Because dozens of potential risk indicators were recorded, the team first used a statistical filter to winnow 80 measured variables down to 22 that carried the most information about how advanced the disease was. These included where a person lived, their age and sleep time, measures of bone strength, ratings of how freely major joints could move, a simple 0–10 pain score, levels of bone-building and bone-breakdown markers, inflammation signals, standard blood counts, liver function, and the amount of fluoride in urine. The researchers then trained five different computer models, including a popular method called random forest, on data from about 70% of participants, and tested how well the models worked on the remaining 30%. Performance was judged mainly by how accurately the models separated mild from more serious disease.

What the model learned about bones and pain

The random forest model turned out to be the most accurate, correctly distinguishing mild from moderate-to-severe fluorosis in roughly four out of five people in the test group. To open the model’s “black box,” the team used a technique that assigns each input a contribution score for every prediction.
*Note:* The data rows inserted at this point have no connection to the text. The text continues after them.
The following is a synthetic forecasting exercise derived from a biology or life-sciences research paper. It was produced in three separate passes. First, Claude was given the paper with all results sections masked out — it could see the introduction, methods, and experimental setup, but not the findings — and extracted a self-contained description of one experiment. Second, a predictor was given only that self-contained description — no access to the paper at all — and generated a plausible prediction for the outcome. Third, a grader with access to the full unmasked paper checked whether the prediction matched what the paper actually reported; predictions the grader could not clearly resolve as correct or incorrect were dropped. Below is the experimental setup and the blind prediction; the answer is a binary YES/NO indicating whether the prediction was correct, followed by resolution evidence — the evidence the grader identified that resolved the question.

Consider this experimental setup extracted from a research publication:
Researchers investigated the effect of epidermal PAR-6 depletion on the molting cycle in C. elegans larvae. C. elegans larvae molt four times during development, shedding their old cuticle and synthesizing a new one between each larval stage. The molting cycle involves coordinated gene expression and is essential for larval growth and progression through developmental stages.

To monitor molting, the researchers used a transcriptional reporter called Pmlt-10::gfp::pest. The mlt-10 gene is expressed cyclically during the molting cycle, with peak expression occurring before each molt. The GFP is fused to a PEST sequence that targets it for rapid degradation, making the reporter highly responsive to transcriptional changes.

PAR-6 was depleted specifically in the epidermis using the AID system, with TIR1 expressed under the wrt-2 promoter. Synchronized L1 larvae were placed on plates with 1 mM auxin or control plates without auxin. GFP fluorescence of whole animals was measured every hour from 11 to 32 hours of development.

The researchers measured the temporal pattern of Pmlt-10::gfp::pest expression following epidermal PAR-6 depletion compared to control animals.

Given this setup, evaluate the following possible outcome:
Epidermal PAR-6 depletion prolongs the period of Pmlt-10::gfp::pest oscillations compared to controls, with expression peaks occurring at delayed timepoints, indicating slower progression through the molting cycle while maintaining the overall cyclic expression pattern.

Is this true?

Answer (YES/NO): NO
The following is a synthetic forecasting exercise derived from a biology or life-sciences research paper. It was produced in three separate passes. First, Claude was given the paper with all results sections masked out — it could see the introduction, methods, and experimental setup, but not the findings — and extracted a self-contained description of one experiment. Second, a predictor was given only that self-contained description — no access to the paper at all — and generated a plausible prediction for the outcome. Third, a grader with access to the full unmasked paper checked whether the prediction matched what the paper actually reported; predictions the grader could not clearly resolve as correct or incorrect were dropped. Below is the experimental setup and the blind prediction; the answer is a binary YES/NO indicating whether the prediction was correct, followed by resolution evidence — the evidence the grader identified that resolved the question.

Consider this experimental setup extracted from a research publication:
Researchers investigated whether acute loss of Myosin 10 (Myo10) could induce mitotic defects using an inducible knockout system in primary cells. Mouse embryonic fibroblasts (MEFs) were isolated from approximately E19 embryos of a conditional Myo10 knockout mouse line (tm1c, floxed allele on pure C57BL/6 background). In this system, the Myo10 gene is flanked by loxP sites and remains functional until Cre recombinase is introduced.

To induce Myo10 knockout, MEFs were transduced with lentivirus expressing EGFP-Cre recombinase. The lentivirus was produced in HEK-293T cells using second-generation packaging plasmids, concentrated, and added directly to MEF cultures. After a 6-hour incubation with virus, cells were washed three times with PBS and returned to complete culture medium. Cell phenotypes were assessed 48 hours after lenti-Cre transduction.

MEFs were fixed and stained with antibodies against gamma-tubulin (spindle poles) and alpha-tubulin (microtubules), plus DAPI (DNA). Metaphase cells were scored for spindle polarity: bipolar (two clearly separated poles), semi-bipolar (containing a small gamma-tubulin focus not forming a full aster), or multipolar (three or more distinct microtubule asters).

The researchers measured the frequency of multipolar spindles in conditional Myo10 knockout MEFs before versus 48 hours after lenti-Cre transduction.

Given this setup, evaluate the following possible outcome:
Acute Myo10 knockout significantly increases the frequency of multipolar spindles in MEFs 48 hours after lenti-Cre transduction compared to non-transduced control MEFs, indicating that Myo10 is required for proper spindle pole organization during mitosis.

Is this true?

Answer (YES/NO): YES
Pain level emerged as the single most important signal: higher pain scores strongly pushed predictions toward more severe disease. Limited knee and shoulder movement, older age, and higher urinary fluoride levels also played major roles. People with lower bone mass and altered bone-formation markers were more likely to have advanced damage, even though their bones could appear denser yet more brittle. The model also picked up clear regional patterns: coal-burning areas had the highest share of severe cases, followed by drinking-water regions, while brick‑tea zones tended to show milder, more reversible illness.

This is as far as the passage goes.